**Input material**
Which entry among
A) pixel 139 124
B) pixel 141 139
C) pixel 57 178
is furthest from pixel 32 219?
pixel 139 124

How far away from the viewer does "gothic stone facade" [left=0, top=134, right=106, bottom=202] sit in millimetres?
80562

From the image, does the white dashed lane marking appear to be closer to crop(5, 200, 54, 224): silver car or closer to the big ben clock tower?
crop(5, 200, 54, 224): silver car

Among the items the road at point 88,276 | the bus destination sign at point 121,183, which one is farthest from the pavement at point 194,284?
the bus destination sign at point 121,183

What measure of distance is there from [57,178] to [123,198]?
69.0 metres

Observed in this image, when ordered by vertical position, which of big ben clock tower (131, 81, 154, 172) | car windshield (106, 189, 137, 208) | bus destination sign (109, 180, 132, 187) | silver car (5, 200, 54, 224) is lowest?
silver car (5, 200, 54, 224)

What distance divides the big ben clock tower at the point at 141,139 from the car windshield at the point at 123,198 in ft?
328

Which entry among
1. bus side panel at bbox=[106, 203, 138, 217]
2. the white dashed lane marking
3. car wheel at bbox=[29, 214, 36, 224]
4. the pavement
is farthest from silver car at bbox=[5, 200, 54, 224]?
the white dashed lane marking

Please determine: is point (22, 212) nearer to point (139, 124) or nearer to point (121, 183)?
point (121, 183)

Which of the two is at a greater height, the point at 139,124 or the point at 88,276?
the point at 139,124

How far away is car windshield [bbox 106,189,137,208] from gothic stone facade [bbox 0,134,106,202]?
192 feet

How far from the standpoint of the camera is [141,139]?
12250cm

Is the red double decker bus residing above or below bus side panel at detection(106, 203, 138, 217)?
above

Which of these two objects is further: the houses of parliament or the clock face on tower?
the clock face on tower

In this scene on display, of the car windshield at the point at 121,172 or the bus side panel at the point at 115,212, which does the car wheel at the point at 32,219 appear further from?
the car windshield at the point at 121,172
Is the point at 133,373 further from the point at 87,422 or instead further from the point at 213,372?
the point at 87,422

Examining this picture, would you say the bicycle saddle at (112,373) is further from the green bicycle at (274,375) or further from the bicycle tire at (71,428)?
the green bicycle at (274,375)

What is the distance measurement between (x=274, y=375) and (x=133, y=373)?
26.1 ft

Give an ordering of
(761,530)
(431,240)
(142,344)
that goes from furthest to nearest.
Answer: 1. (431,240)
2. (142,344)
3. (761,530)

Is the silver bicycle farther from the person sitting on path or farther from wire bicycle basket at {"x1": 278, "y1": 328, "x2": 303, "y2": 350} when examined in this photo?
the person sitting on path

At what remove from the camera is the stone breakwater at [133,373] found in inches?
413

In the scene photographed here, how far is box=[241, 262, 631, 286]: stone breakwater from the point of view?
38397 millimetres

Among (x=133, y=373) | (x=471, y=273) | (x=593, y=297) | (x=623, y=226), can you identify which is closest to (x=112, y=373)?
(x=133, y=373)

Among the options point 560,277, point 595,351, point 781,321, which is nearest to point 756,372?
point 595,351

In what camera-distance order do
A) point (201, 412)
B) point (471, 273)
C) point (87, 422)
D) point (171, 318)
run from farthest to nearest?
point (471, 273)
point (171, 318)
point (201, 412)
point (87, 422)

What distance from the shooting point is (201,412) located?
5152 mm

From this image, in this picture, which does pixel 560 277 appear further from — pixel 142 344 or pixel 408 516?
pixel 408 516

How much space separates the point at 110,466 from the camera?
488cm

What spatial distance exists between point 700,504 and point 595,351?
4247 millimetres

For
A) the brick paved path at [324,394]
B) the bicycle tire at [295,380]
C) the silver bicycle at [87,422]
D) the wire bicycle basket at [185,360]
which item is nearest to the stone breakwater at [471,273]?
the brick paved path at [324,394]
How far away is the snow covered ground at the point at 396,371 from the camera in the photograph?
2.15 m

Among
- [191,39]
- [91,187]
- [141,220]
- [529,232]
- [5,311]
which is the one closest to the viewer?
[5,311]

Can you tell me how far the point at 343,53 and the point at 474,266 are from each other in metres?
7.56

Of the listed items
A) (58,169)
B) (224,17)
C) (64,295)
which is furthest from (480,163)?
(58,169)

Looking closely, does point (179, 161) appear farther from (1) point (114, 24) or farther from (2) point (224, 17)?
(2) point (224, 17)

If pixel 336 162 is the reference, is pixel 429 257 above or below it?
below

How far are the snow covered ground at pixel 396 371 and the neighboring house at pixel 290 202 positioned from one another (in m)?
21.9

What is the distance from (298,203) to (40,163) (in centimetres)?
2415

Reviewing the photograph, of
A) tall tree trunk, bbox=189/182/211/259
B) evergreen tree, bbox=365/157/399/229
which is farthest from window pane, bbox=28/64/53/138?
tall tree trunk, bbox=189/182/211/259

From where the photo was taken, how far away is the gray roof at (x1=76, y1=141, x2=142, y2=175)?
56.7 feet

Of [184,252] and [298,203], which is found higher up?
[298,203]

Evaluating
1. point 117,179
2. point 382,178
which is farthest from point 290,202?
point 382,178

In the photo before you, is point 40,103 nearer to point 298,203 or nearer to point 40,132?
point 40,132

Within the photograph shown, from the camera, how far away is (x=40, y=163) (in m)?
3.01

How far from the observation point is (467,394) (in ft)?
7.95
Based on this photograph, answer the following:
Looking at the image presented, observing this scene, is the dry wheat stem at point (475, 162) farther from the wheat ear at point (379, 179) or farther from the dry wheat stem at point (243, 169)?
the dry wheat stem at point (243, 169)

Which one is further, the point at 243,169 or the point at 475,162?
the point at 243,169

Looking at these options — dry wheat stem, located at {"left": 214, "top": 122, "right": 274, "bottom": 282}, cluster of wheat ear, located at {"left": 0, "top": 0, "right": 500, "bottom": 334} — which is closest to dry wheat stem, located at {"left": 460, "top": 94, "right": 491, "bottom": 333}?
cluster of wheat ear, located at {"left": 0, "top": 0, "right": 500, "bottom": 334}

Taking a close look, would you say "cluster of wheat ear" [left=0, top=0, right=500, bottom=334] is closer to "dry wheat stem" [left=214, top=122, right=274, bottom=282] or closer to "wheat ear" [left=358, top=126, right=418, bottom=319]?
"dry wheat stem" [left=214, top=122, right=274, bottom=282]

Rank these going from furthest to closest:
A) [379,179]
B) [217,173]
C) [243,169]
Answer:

**Goal**
Copy out all of the data again, swapping every "gothic stone facade" for "gothic stone front" and leaving the rest unchanged.

**Exercise result**
Which entry among
A) pixel 139 124
B) pixel 141 139
C) pixel 57 178
is furthest from pixel 32 219?
pixel 139 124

How far away from the viewer does "gothic stone front" [left=0, top=134, right=106, bottom=202] sit in millimetres?
80562

From the image, does the white dashed lane marking appear to be closer to crop(5, 200, 54, 224): silver car or closer to the big ben clock tower?
crop(5, 200, 54, 224): silver car

Among the items the road at point 88,276 | the bus destination sign at point 121,183, which one is farthest from the pavement at point 194,284?
the bus destination sign at point 121,183

What measure of distance is there from [57,178] to [123,198]?
69.0 metres

Observed in this image, when ordered by vertical position, which of big ben clock tower (131, 81, 154, 172) | car windshield (106, 189, 137, 208) | bus destination sign (109, 180, 132, 187) | silver car (5, 200, 54, 224) is lowest?
silver car (5, 200, 54, 224)

What distance divides the big ben clock tower at the point at 141,139 from the car windshield at the point at 123,198 in ft?
328

Which entry among
1. bus side panel at bbox=[106, 203, 138, 217]
2. the white dashed lane marking
3. car wheel at bbox=[29, 214, 36, 224]
4. the pavement
is farthest from silver car at bbox=[5, 200, 54, 224]?
the white dashed lane marking

Please determine: is point (22, 212) nearer to point (139, 124) or nearer to point (121, 183)?
point (121, 183)

Which of the two is at a greater height, the point at 139,124 or the point at 88,276?
the point at 139,124

How far away is car windshield [bbox 106,189,137,208] from gothic stone front [bbox 0,134,106,202]?
192 feet

How far from the standpoint of the camera is [141,139]?
12250cm

Is the red double decker bus residing above or below bus side panel at detection(106, 203, 138, 217)?
above

Which of these two objects is further: the houses of parliament or the clock face on tower?
the clock face on tower

In this scene on display, of the car windshield at the point at 121,172 or the bus side panel at the point at 115,212, which does the car wheel at the point at 32,219 appear further from?
the car windshield at the point at 121,172
Is the point at 133,373 further from the point at 87,422 or instead further from the point at 213,372?
the point at 87,422

Examining this picture, would you say the bicycle saddle at (112,373) is further from the green bicycle at (274,375) or further from the bicycle tire at (71,428)?
the green bicycle at (274,375)

What is the distance measurement between (x=274, y=375) and (x=133, y=373)?
26.1 ft

Give an ordering of
(761,530)
(431,240)
(142,344)
that goes from furthest to nearest.
Answer: 1. (431,240)
2. (142,344)
3. (761,530)

Is the silver bicycle farther from the person sitting on path or farther from wire bicycle basket at {"x1": 278, "y1": 328, "x2": 303, "y2": 350} when examined in this photo?
the person sitting on path

At what remove from the camera is the stone breakwater at [133,373] found in inches?
413

In the scene photographed here, how far is box=[241, 262, 631, 286]: stone breakwater from the point of view?
38397 millimetres

Among (x=133, y=373) | (x=471, y=273) | (x=593, y=297) | (x=623, y=226), can you identify which is closest to (x=112, y=373)?
(x=133, y=373)

Among the options point 560,277, point 595,351, point 781,321, which is nearest to point 756,372?
point 595,351

In what camera-distance order do
A) point (201, 412)
B) point (471, 273)
C) point (87, 422)
D) point (171, 318)
run from farthest to nearest?
point (471, 273)
point (171, 318)
point (201, 412)
point (87, 422)

What distance from the shooting point is (201,412) located?
5152 mm

From this image, in this picture, which does pixel 560 277 appear further from — pixel 142 344 or pixel 408 516?
pixel 408 516

How much space separates the point at 110,466 from the camera?
488cm

What spatial distance exists between point 700,504 and point 595,351?
4247 millimetres

For
A) the brick paved path at [324,394]
B) the bicycle tire at [295,380]
C) the silver bicycle at [87,422]
D) the wire bicycle basket at [185,360]
which item is nearest to the stone breakwater at [471,273]?
the brick paved path at [324,394]
How far away is the snow covered ground at the point at 396,371 from the camera in the photograph?
2.15 m

Among
- [191,39]
- [91,187]
- [141,220]
- [529,232]
- [5,311]
which is the one closest to the viewer?
[5,311]

Can you tell me how far the point at 343,53 and the point at 474,266 are from each other in metres?
7.56

Of the listed items
A) (58,169)
B) (224,17)
C) (64,295)
which is furthest from (480,163)?
(58,169)

Looking closely, does point (179, 161) appear farther from (1) point (114, 24) or farther from (2) point (224, 17)?
(2) point (224, 17)

If pixel 336 162 is the reference, is pixel 429 257 above or below it?
below

How far are the snow covered ground at pixel 396 371 and the neighboring house at pixel 290 202 positioned from one another (in m)?
21.9

What is the distance from (298,203) to (40,163) (in centimetres)?
2415

Reviewing the photograph, of
A) tall tree trunk, bbox=189/182/211/259
B) evergreen tree, bbox=365/157/399/229
which is farthest from window pane, bbox=28/64/53/138?
tall tree trunk, bbox=189/182/211/259

From where the photo was taken, how far away is the gray roof at (x1=76, y1=141, x2=142, y2=175)?
56.7 feet

Of [184,252] and [298,203], which is found higher up?
[298,203]

Evaluating
1. point 117,179
2. point 382,178
which is farthest from point 290,202?
point 382,178

In the photo before you, is point 40,103 nearer to point 298,203 or nearer to point 40,132?
point 40,132

Within the photograph shown, from the camera, how far away is (x=40, y=163) (in m)?
3.01

How far from the observation point is (467,394) (in ft)?
7.95
Based on this photograph, answer the following:
Looking at the image presented, observing this scene, is the dry wheat stem at point (475, 162) farther from the wheat ear at point (379, 179) or farther from the dry wheat stem at point (243, 169)?
the dry wheat stem at point (243, 169)

Which one is further, the point at 243,169 or the point at 475,162?
the point at 243,169

Looking at these options — dry wheat stem, located at {"left": 214, "top": 122, "right": 274, "bottom": 282}, cluster of wheat ear, located at {"left": 0, "top": 0, "right": 500, "bottom": 334} — which is closest to dry wheat stem, located at {"left": 460, "top": 94, "right": 491, "bottom": 333}?
cluster of wheat ear, located at {"left": 0, "top": 0, "right": 500, "bottom": 334}

Taking a close look, would you say "cluster of wheat ear" [left=0, top=0, right=500, bottom=334] is closer to "dry wheat stem" [left=214, top=122, right=274, bottom=282] or closer to "wheat ear" [left=358, top=126, right=418, bottom=319]?
"dry wheat stem" [left=214, top=122, right=274, bottom=282]

Rank these going from furthest to closest:
A) [379,179]
B) [217,173]
C) [243,169]
Answer:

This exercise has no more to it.